Manipulation ou accompagnement du changement ?

Manipulation ou accompagnement du changement ?

Manipulation ou accompagnement du changement ? 1980 1114 Philippe Baran

Cette question peut paraître provocatrice, mais c’est pourtant ce que ressentent de nombreux salariés lorsqu’ils se trouvent confrontés à une énième réorganisation imposée par la direction.

Les signes ne trompent pas : les injonctions paradoxales se multiplient, les patrons sont loin d’être exemplaires, les décisions sont pensées et décidées tout en haut de la pyramide. Mais heureusement, une équipe de consultants expert en changement a été payée très cher pour lever les résistances et faire de la « conduite du changement ». Alors elle organise des groupes de travail pour distiller un peu de participatif, pour faire adhérer à des décisions déjà prises par d’autres. Elle définit un beau plan de communication avec un grand show pour bien sûr donner du sens et embarquer tout le monde.

Est-ce que ça marche tout ça ? Comment expliquer que, selon de nombreuses études, 70 à 80% des projets de transformations aboutissent à des échecs ?

Des défis de taille

De nombreux défis sont à relever par les entreprises : celui de l’engagement des collaborateurs qui ne cessent de diminuer (cf enquête Ipsos), de la confiance à retrouver, de l’innovation à booster. Et le défi le plus important est sans doute celui de la complexité, de la feuille blanche à réinventer en permanence, des changements de paradigmes quand tombent tous les anciens repères. C’est pourquoi les modes d’organisation pyramidale ne sont plus adaptés, car ils ont été conçus pour exécuter des tâches, pas pour gérer des problèmes complexes. Olivier Zara fait bien la différence et souvent de la confusion entre l’intelligence de la conception et l’intelligence de l’exécution.

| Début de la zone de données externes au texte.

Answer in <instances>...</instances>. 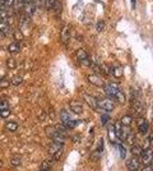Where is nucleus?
<instances>
[{"label": "nucleus", "mask_w": 153, "mask_h": 171, "mask_svg": "<svg viewBox=\"0 0 153 171\" xmlns=\"http://www.w3.org/2000/svg\"><path fill=\"white\" fill-rule=\"evenodd\" d=\"M60 119H61V123H63V125L65 128H68V129H71V128H74L76 125V121L74 120L73 117L69 115V112L63 109V110L60 111Z\"/></svg>", "instance_id": "nucleus-1"}, {"label": "nucleus", "mask_w": 153, "mask_h": 171, "mask_svg": "<svg viewBox=\"0 0 153 171\" xmlns=\"http://www.w3.org/2000/svg\"><path fill=\"white\" fill-rule=\"evenodd\" d=\"M97 105L100 109H102V110H105L106 112H110V111H112L114 109H115V102L112 101L111 98H101V100H98L97 101Z\"/></svg>", "instance_id": "nucleus-2"}, {"label": "nucleus", "mask_w": 153, "mask_h": 171, "mask_svg": "<svg viewBox=\"0 0 153 171\" xmlns=\"http://www.w3.org/2000/svg\"><path fill=\"white\" fill-rule=\"evenodd\" d=\"M76 59L79 60V63L84 65V66H89L91 64V60H89V56L87 54V51H85L84 49H79V50H76Z\"/></svg>", "instance_id": "nucleus-3"}, {"label": "nucleus", "mask_w": 153, "mask_h": 171, "mask_svg": "<svg viewBox=\"0 0 153 171\" xmlns=\"http://www.w3.org/2000/svg\"><path fill=\"white\" fill-rule=\"evenodd\" d=\"M126 169L128 171H139L140 170V161L138 160L137 156H134L126 162Z\"/></svg>", "instance_id": "nucleus-4"}, {"label": "nucleus", "mask_w": 153, "mask_h": 171, "mask_svg": "<svg viewBox=\"0 0 153 171\" xmlns=\"http://www.w3.org/2000/svg\"><path fill=\"white\" fill-rule=\"evenodd\" d=\"M137 125H138V130H139L140 134H147L148 129H149V124L146 120L144 117H138L137 120Z\"/></svg>", "instance_id": "nucleus-5"}, {"label": "nucleus", "mask_w": 153, "mask_h": 171, "mask_svg": "<svg viewBox=\"0 0 153 171\" xmlns=\"http://www.w3.org/2000/svg\"><path fill=\"white\" fill-rule=\"evenodd\" d=\"M87 80L91 83V84H93L96 86V87H103V79L100 77L98 74H89L87 75Z\"/></svg>", "instance_id": "nucleus-6"}, {"label": "nucleus", "mask_w": 153, "mask_h": 171, "mask_svg": "<svg viewBox=\"0 0 153 171\" xmlns=\"http://www.w3.org/2000/svg\"><path fill=\"white\" fill-rule=\"evenodd\" d=\"M140 157H142V162L146 166L151 165V162L153 161V149L148 148L146 151H143V153L140 155Z\"/></svg>", "instance_id": "nucleus-7"}, {"label": "nucleus", "mask_w": 153, "mask_h": 171, "mask_svg": "<svg viewBox=\"0 0 153 171\" xmlns=\"http://www.w3.org/2000/svg\"><path fill=\"white\" fill-rule=\"evenodd\" d=\"M60 40L64 45H66L70 40V27L69 26H64L61 28V32H60Z\"/></svg>", "instance_id": "nucleus-8"}, {"label": "nucleus", "mask_w": 153, "mask_h": 171, "mask_svg": "<svg viewBox=\"0 0 153 171\" xmlns=\"http://www.w3.org/2000/svg\"><path fill=\"white\" fill-rule=\"evenodd\" d=\"M69 107L70 110L73 111L74 114H76V115H80V114L83 112V105L78 101H70L69 102Z\"/></svg>", "instance_id": "nucleus-9"}, {"label": "nucleus", "mask_w": 153, "mask_h": 171, "mask_svg": "<svg viewBox=\"0 0 153 171\" xmlns=\"http://www.w3.org/2000/svg\"><path fill=\"white\" fill-rule=\"evenodd\" d=\"M82 97H83V100H84V101L87 102L92 109H97V107H98V105H97V100H96L93 96H91V94H88V93H83Z\"/></svg>", "instance_id": "nucleus-10"}, {"label": "nucleus", "mask_w": 153, "mask_h": 171, "mask_svg": "<svg viewBox=\"0 0 153 171\" xmlns=\"http://www.w3.org/2000/svg\"><path fill=\"white\" fill-rule=\"evenodd\" d=\"M131 109H133V110L135 111L137 114H142V111H143V103L137 98V96L134 97L133 101H131Z\"/></svg>", "instance_id": "nucleus-11"}, {"label": "nucleus", "mask_w": 153, "mask_h": 171, "mask_svg": "<svg viewBox=\"0 0 153 171\" xmlns=\"http://www.w3.org/2000/svg\"><path fill=\"white\" fill-rule=\"evenodd\" d=\"M50 137L52 138V141L56 142V143H60V144H64V143H65V135H63L61 133H59L57 130L52 133Z\"/></svg>", "instance_id": "nucleus-12"}, {"label": "nucleus", "mask_w": 153, "mask_h": 171, "mask_svg": "<svg viewBox=\"0 0 153 171\" xmlns=\"http://www.w3.org/2000/svg\"><path fill=\"white\" fill-rule=\"evenodd\" d=\"M23 9H25V16H27V17H32L33 14L36 13V9H37V8L31 3V4H26V5L23 7Z\"/></svg>", "instance_id": "nucleus-13"}, {"label": "nucleus", "mask_w": 153, "mask_h": 171, "mask_svg": "<svg viewBox=\"0 0 153 171\" xmlns=\"http://www.w3.org/2000/svg\"><path fill=\"white\" fill-rule=\"evenodd\" d=\"M19 49H21V45H19L18 41H14V42H12V44L8 46V51H9L10 54H17V53H19Z\"/></svg>", "instance_id": "nucleus-14"}, {"label": "nucleus", "mask_w": 153, "mask_h": 171, "mask_svg": "<svg viewBox=\"0 0 153 171\" xmlns=\"http://www.w3.org/2000/svg\"><path fill=\"white\" fill-rule=\"evenodd\" d=\"M111 69H112V75H114V77H116V78H121L123 77L124 70H123L121 65H115V66H112Z\"/></svg>", "instance_id": "nucleus-15"}, {"label": "nucleus", "mask_w": 153, "mask_h": 171, "mask_svg": "<svg viewBox=\"0 0 153 171\" xmlns=\"http://www.w3.org/2000/svg\"><path fill=\"white\" fill-rule=\"evenodd\" d=\"M123 124H121V121H116L114 124V130H115V134H116V138L117 139H120V137H121V133H123Z\"/></svg>", "instance_id": "nucleus-16"}, {"label": "nucleus", "mask_w": 153, "mask_h": 171, "mask_svg": "<svg viewBox=\"0 0 153 171\" xmlns=\"http://www.w3.org/2000/svg\"><path fill=\"white\" fill-rule=\"evenodd\" d=\"M9 27H10V25H9V22L7 19L0 21V32H1L3 35H7L9 32Z\"/></svg>", "instance_id": "nucleus-17"}, {"label": "nucleus", "mask_w": 153, "mask_h": 171, "mask_svg": "<svg viewBox=\"0 0 153 171\" xmlns=\"http://www.w3.org/2000/svg\"><path fill=\"white\" fill-rule=\"evenodd\" d=\"M131 153H133V156H140L142 153H143V148H142V144H133L131 146Z\"/></svg>", "instance_id": "nucleus-18"}, {"label": "nucleus", "mask_w": 153, "mask_h": 171, "mask_svg": "<svg viewBox=\"0 0 153 171\" xmlns=\"http://www.w3.org/2000/svg\"><path fill=\"white\" fill-rule=\"evenodd\" d=\"M63 146L64 144H60V143H56V142H54L52 141V143L50 144V147H49V152L51 155H54L56 151H59L60 148H63Z\"/></svg>", "instance_id": "nucleus-19"}, {"label": "nucleus", "mask_w": 153, "mask_h": 171, "mask_svg": "<svg viewBox=\"0 0 153 171\" xmlns=\"http://www.w3.org/2000/svg\"><path fill=\"white\" fill-rule=\"evenodd\" d=\"M120 121L124 126H130V124L133 123V116L131 115H124Z\"/></svg>", "instance_id": "nucleus-20"}, {"label": "nucleus", "mask_w": 153, "mask_h": 171, "mask_svg": "<svg viewBox=\"0 0 153 171\" xmlns=\"http://www.w3.org/2000/svg\"><path fill=\"white\" fill-rule=\"evenodd\" d=\"M115 100L119 102V103H125V101H126V97H125V94H124L120 89L116 92V94H115Z\"/></svg>", "instance_id": "nucleus-21"}, {"label": "nucleus", "mask_w": 153, "mask_h": 171, "mask_svg": "<svg viewBox=\"0 0 153 171\" xmlns=\"http://www.w3.org/2000/svg\"><path fill=\"white\" fill-rule=\"evenodd\" d=\"M51 166H52V164H51V161H42L41 162V165H40V170H44V171H50L51 170Z\"/></svg>", "instance_id": "nucleus-22"}, {"label": "nucleus", "mask_w": 153, "mask_h": 171, "mask_svg": "<svg viewBox=\"0 0 153 171\" xmlns=\"http://www.w3.org/2000/svg\"><path fill=\"white\" fill-rule=\"evenodd\" d=\"M5 129L9 130V132H16L18 129V124L16 121H9L5 124Z\"/></svg>", "instance_id": "nucleus-23"}, {"label": "nucleus", "mask_w": 153, "mask_h": 171, "mask_svg": "<svg viewBox=\"0 0 153 171\" xmlns=\"http://www.w3.org/2000/svg\"><path fill=\"white\" fill-rule=\"evenodd\" d=\"M22 160L19 156H13V157H10V165L13 166V167H18L19 165H21Z\"/></svg>", "instance_id": "nucleus-24"}, {"label": "nucleus", "mask_w": 153, "mask_h": 171, "mask_svg": "<svg viewBox=\"0 0 153 171\" xmlns=\"http://www.w3.org/2000/svg\"><path fill=\"white\" fill-rule=\"evenodd\" d=\"M22 82H23V77H22L21 74H19V75H16V77H14V78L12 79L10 86H14V87H16V86L22 84Z\"/></svg>", "instance_id": "nucleus-25"}, {"label": "nucleus", "mask_w": 153, "mask_h": 171, "mask_svg": "<svg viewBox=\"0 0 153 171\" xmlns=\"http://www.w3.org/2000/svg\"><path fill=\"white\" fill-rule=\"evenodd\" d=\"M108 137H110V141H111V143H115L116 142V134H115V130L112 126L108 128Z\"/></svg>", "instance_id": "nucleus-26"}, {"label": "nucleus", "mask_w": 153, "mask_h": 171, "mask_svg": "<svg viewBox=\"0 0 153 171\" xmlns=\"http://www.w3.org/2000/svg\"><path fill=\"white\" fill-rule=\"evenodd\" d=\"M7 66H8L9 69L16 68V66H17V61H16V59H14V58H9V59L7 60Z\"/></svg>", "instance_id": "nucleus-27"}, {"label": "nucleus", "mask_w": 153, "mask_h": 171, "mask_svg": "<svg viewBox=\"0 0 153 171\" xmlns=\"http://www.w3.org/2000/svg\"><path fill=\"white\" fill-rule=\"evenodd\" d=\"M13 36H14V40L16 41H22L23 40V33L19 31V30H17V31H14V33H13Z\"/></svg>", "instance_id": "nucleus-28"}, {"label": "nucleus", "mask_w": 153, "mask_h": 171, "mask_svg": "<svg viewBox=\"0 0 153 171\" xmlns=\"http://www.w3.org/2000/svg\"><path fill=\"white\" fill-rule=\"evenodd\" d=\"M63 153H64V151H63V148H60L59 151H56L54 155H52V158H54L55 161H59L60 158H61V156H63Z\"/></svg>", "instance_id": "nucleus-29"}, {"label": "nucleus", "mask_w": 153, "mask_h": 171, "mask_svg": "<svg viewBox=\"0 0 153 171\" xmlns=\"http://www.w3.org/2000/svg\"><path fill=\"white\" fill-rule=\"evenodd\" d=\"M125 141H126V142H128V143H129V144H130V146H133V144H135V135H134V134H133V133L130 132V134H129V135H128V138H126Z\"/></svg>", "instance_id": "nucleus-30"}, {"label": "nucleus", "mask_w": 153, "mask_h": 171, "mask_svg": "<svg viewBox=\"0 0 153 171\" xmlns=\"http://www.w3.org/2000/svg\"><path fill=\"white\" fill-rule=\"evenodd\" d=\"M9 86H10V82L5 78H1V80H0V88H8Z\"/></svg>", "instance_id": "nucleus-31"}, {"label": "nucleus", "mask_w": 153, "mask_h": 171, "mask_svg": "<svg viewBox=\"0 0 153 171\" xmlns=\"http://www.w3.org/2000/svg\"><path fill=\"white\" fill-rule=\"evenodd\" d=\"M117 149L120 151V156H121V158H125V156H126L125 147H124L123 144H117Z\"/></svg>", "instance_id": "nucleus-32"}, {"label": "nucleus", "mask_w": 153, "mask_h": 171, "mask_svg": "<svg viewBox=\"0 0 153 171\" xmlns=\"http://www.w3.org/2000/svg\"><path fill=\"white\" fill-rule=\"evenodd\" d=\"M8 10L7 9H1V10H0V21H4V19H7L8 18Z\"/></svg>", "instance_id": "nucleus-33"}, {"label": "nucleus", "mask_w": 153, "mask_h": 171, "mask_svg": "<svg viewBox=\"0 0 153 171\" xmlns=\"http://www.w3.org/2000/svg\"><path fill=\"white\" fill-rule=\"evenodd\" d=\"M9 115H10V110H9V109H5V110H0V116H1L3 119L8 117Z\"/></svg>", "instance_id": "nucleus-34"}, {"label": "nucleus", "mask_w": 153, "mask_h": 171, "mask_svg": "<svg viewBox=\"0 0 153 171\" xmlns=\"http://www.w3.org/2000/svg\"><path fill=\"white\" fill-rule=\"evenodd\" d=\"M52 9H54L56 13H60L61 12V3L59 1V0H56V3H55V5L52 7Z\"/></svg>", "instance_id": "nucleus-35"}, {"label": "nucleus", "mask_w": 153, "mask_h": 171, "mask_svg": "<svg viewBox=\"0 0 153 171\" xmlns=\"http://www.w3.org/2000/svg\"><path fill=\"white\" fill-rule=\"evenodd\" d=\"M14 4H16V0H5V1H4V7L12 8V7H14Z\"/></svg>", "instance_id": "nucleus-36"}, {"label": "nucleus", "mask_w": 153, "mask_h": 171, "mask_svg": "<svg viewBox=\"0 0 153 171\" xmlns=\"http://www.w3.org/2000/svg\"><path fill=\"white\" fill-rule=\"evenodd\" d=\"M151 142H149V139H146L144 142H143V144H142V148H143V151H146V149H148V148H149V147H151Z\"/></svg>", "instance_id": "nucleus-37"}, {"label": "nucleus", "mask_w": 153, "mask_h": 171, "mask_svg": "<svg viewBox=\"0 0 153 171\" xmlns=\"http://www.w3.org/2000/svg\"><path fill=\"white\" fill-rule=\"evenodd\" d=\"M103 27H105V22L103 21H100L97 25H96V30H97V32H101L103 30Z\"/></svg>", "instance_id": "nucleus-38"}, {"label": "nucleus", "mask_w": 153, "mask_h": 171, "mask_svg": "<svg viewBox=\"0 0 153 171\" xmlns=\"http://www.w3.org/2000/svg\"><path fill=\"white\" fill-rule=\"evenodd\" d=\"M101 120H102V124H103V125H106L107 123L110 121V116L107 115V114H103V115L101 116Z\"/></svg>", "instance_id": "nucleus-39"}, {"label": "nucleus", "mask_w": 153, "mask_h": 171, "mask_svg": "<svg viewBox=\"0 0 153 171\" xmlns=\"http://www.w3.org/2000/svg\"><path fill=\"white\" fill-rule=\"evenodd\" d=\"M102 151H103V139L101 138V139L98 141V148H97V152H98V153H101Z\"/></svg>", "instance_id": "nucleus-40"}, {"label": "nucleus", "mask_w": 153, "mask_h": 171, "mask_svg": "<svg viewBox=\"0 0 153 171\" xmlns=\"http://www.w3.org/2000/svg\"><path fill=\"white\" fill-rule=\"evenodd\" d=\"M5 109H9V103L7 101H1L0 102V110H5Z\"/></svg>", "instance_id": "nucleus-41"}, {"label": "nucleus", "mask_w": 153, "mask_h": 171, "mask_svg": "<svg viewBox=\"0 0 153 171\" xmlns=\"http://www.w3.org/2000/svg\"><path fill=\"white\" fill-rule=\"evenodd\" d=\"M49 1L50 0H41V5L46 9H49Z\"/></svg>", "instance_id": "nucleus-42"}, {"label": "nucleus", "mask_w": 153, "mask_h": 171, "mask_svg": "<svg viewBox=\"0 0 153 171\" xmlns=\"http://www.w3.org/2000/svg\"><path fill=\"white\" fill-rule=\"evenodd\" d=\"M140 171H153V166L152 165H147L146 167H143Z\"/></svg>", "instance_id": "nucleus-43"}, {"label": "nucleus", "mask_w": 153, "mask_h": 171, "mask_svg": "<svg viewBox=\"0 0 153 171\" xmlns=\"http://www.w3.org/2000/svg\"><path fill=\"white\" fill-rule=\"evenodd\" d=\"M32 4L36 8H38V7H41V0H32Z\"/></svg>", "instance_id": "nucleus-44"}, {"label": "nucleus", "mask_w": 153, "mask_h": 171, "mask_svg": "<svg viewBox=\"0 0 153 171\" xmlns=\"http://www.w3.org/2000/svg\"><path fill=\"white\" fill-rule=\"evenodd\" d=\"M73 142L75 143V142H80V135H73Z\"/></svg>", "instance_id": "nucleus-45"}, {"label": "nucleus", "mask_w": 153, "mask_h": 171, "mask_svg": "<svg viewBox=\"0 0 153 171\" xmlns=\"http://www.w3.org/2000/svg\"><path fill=\"white\" fill-rule=\"evenodd\" d=\"M55 3H56V0H50L49 1V9H52V7L55 5Z\"/></svg>", "instance_id": "nucleus-46"}, {"label": "nucleus", "mask_w": 153, "mask_h": 171, "mask_svg": "<svg viewBox=\"0 0 153 171\" xmlns=\"http://www.w3.org/2000/svg\"><path fill=\"white\" fill-rule=\"evenodd\" d=\"M148 139H149L151 143H153V133H151V134H149V137H148Z\"/></svg>", "instance_id": "nucleus-47"}, {"label": "nucleus", "mask_w": 153, "mask_h": 171, "mask_svg": "<svg viewBox=\"0 0 153 171\" xmlns=\"http://www.w3.org/2000/svg\"><path fill=\"white\" fill-rule=\"evenodd\" d=\"M50 117H55V116H54V110H52V107H50Z\"/></svg>", "instance_id": "nucleus-48"}, {"label": "nucleus", "mask_w": 153, "mask_h": 171, "mask_svg": "<svg viewBox=\"0 0 153 171\" xmlns=\"http://www.w3.org/2000/svg\"><path fill=\"white\" fill-rule=\"evenodd\" d=\"M131 5H133V8H135V5H137V0H131Z\"/></svg>", "instance_id": "nucleus-49"}, {"label": "nucleus", "mask_w": 153, "mask_h": 171, "mask_svg": "<svg viewBox=\"0 0 153 171\" xmlns=\"http://www.w3.org/2000/svg\"><path fill=\"white\" fill-rule=\"evenodd\" d=\"M0 167H3V162H1V161H0Z\"/></svg>", "instance_id": "nucleus-50"}, {"label": "nucleus", "mask_w": 153, "mask_h": 171, "mask_svg": "<svg viewBox=\"0 0 153 171\" xmlns=\"http://www.w3.org/2000/svg\"><path fill=\"white\" fill-rule=\"evenodd\" d=\"M1 101H3V100H1V97H0V102H1Z\"/></svg>", "instance_id": "nucleus-51"}, {"label": "nucleus", "mask_w": 153, "mask_h": 171, "mask_svg": "<svg viewBox=\"0 0 153 171\" xmlns=\"http://www.w3.org/2000/svg\"><path fill=\"white\" fill-rule=\"evenodd\" d=\"M40 171H44V170H40Z\"/></svg>", "instance_id": "nucleus-52"}, {"label": "nucleus", "mask_w": 153, "mask_h": 171, "mask_svg": "<svg viewBox=\"0 0 153 171\" xmlns=\"http://www.w3.org/2000/svg\"><path fill=\"white\" fill-rule=\"evenodd\" d=\"M0 80H1V78H0Z\"/></svg>", "instance_id": "nucleus-53"}]
</instances>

Mettre du participatif ou de l’intelligence collective sur l’exécution ne marche plus car il aurait fallu en mettre bien avant, au risque de passer pour des manipulateurs. Les modes d’organisations sont en pleine révolution, et on parle de plus en plus d’autonomie, de responsabilisation, de sens, de confiance, de liberté.

Des solutions possibles

Si les organisations changent, alors il faut repenser les modes d’accompagnement des projets. On peut concevoir le changement comme un voyage, avec 2 visions très différentes. D’une part celle du voyage organisé où tout a été pensé par des experts, où le programme est connu à l’avance, les surprises soigneusement évitées. Et d’autre part le voyage d’aventure où les imprévus rythment les journées, où il faut trouver son itinéraire, prendre des risques, accepter de perdre ses repères.

Parce que le changement dans nos entreprises ressemble plus à une expédition vers l’inconnu qu’un tranquille séjour de vacances, les modes d’accompagnement doivent évoluer en diffusant une réelle culture de l’intelligence collective. Une expédition ne peut se faire sans l’implication de tous les acteurs, en acceptant de lâcher prise face à l’incertitude, de mettre de côté son ego, en accueillant ses émotions et celles des autres, en prenant le temps de se parler pour décider tous ensemble, de faire confiance à ce qui va arriver et que l’on ne peut pas imaginer à l’avance.

Quand on cherche à faire adhérer au changement, c’est qu’il est déjà trop tard. On ne conduit pas le changement puisqu’il s’impose de lui-même. Mais on peut s’y préparer autrement, comme on conduirait une expédition à la découverte d’une terre vierge.